Another large group established itself on the climb, this time squeaking out 1 minute and 30 second advantage by the time they saw the KOM line. The group contained: Luis Leon Sanchez (Astana), Pierre Rolland, Michael Woods and Joe Dombrowski (Cannondale-Drapac), Steven Kruijswijk (LottoNL-Jumbo), Mikel Landa, Philip Deignan, Sebastian Henao, and Vasil Kiryienka (Team SKY); Laurens Ten Dam (Team Sunweb); Rui Costa and Edward Ravasi (UAE Team Emirates); Igor Anton, Natnael Berhane and blue jersey wearer Omar Fraile (Dimension Data); Pello Bilbao and Manuel Senni (BMC Racing); Jan Hirt and Felix Grosschartner (CCC Sprandi Polkowice); José Mendes (Bora-Hansgrohe); Alexander Foliforov (Gazprom-Rusvelo); Andrey Amador; José Herrada, and Gorka Izagirre (Movistar) and Laurens De Plus (Quick-Step Floors).
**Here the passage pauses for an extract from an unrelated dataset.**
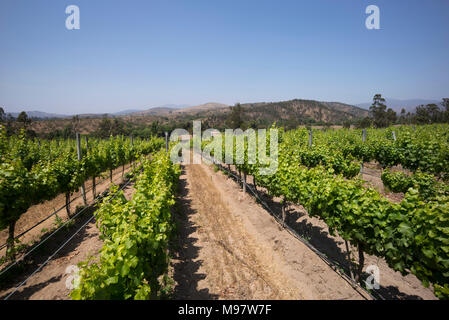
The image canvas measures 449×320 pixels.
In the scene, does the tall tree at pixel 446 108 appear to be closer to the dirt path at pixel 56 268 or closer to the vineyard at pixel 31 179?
the vineyard at pixel 31 179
The gap, driven up by Kiryienka, was more than three minutes when the leaders reached Stelvio while Trek-Segafredo and FDJ raised the place in the pink jersey group.
Only eight riders remained in the front group at the top of Stelvio and Landa was the first over the top, claiming the Cima Coppi award.
Landa and Amador pulled away from the reduced breakaway on the descent toward Umbrail gaining a max of 20 seconds before Kruiswijk bridged across with Anacona, Hirt, Deignan and Anton.
Next to attack was Kriuswijk, while two minutes back in the pink jersey group, Dumoulin took a sudden turn for the roadside to take care of what seemed to be an urgent call to nature.
His GC rivals took the confusing opportunity to attack. Zakarin upped the pace then Franco Pellizotti went to the front and drilled the tempo while Landa was the solo rider at the front of the race.
Then Nibali attacked with 25 km to go and only Quintana, Pozzovivo and Zakarin could respond. The four came very close to Landa’s lead at the top of Umbrail pass while Dumoulin went into time trial mode more than two minutes back.
On the descent, Nibali dropped his three chase compains and went off in pursuit of Landa, who he caught with 10 kilometers to go.
The duo worked together until the final turn to the finish in Bormio and Nibali’s line into the corner bested the Spaniard to take the win. Dumoulin came across the line with just enough time to keep the maglia rosa.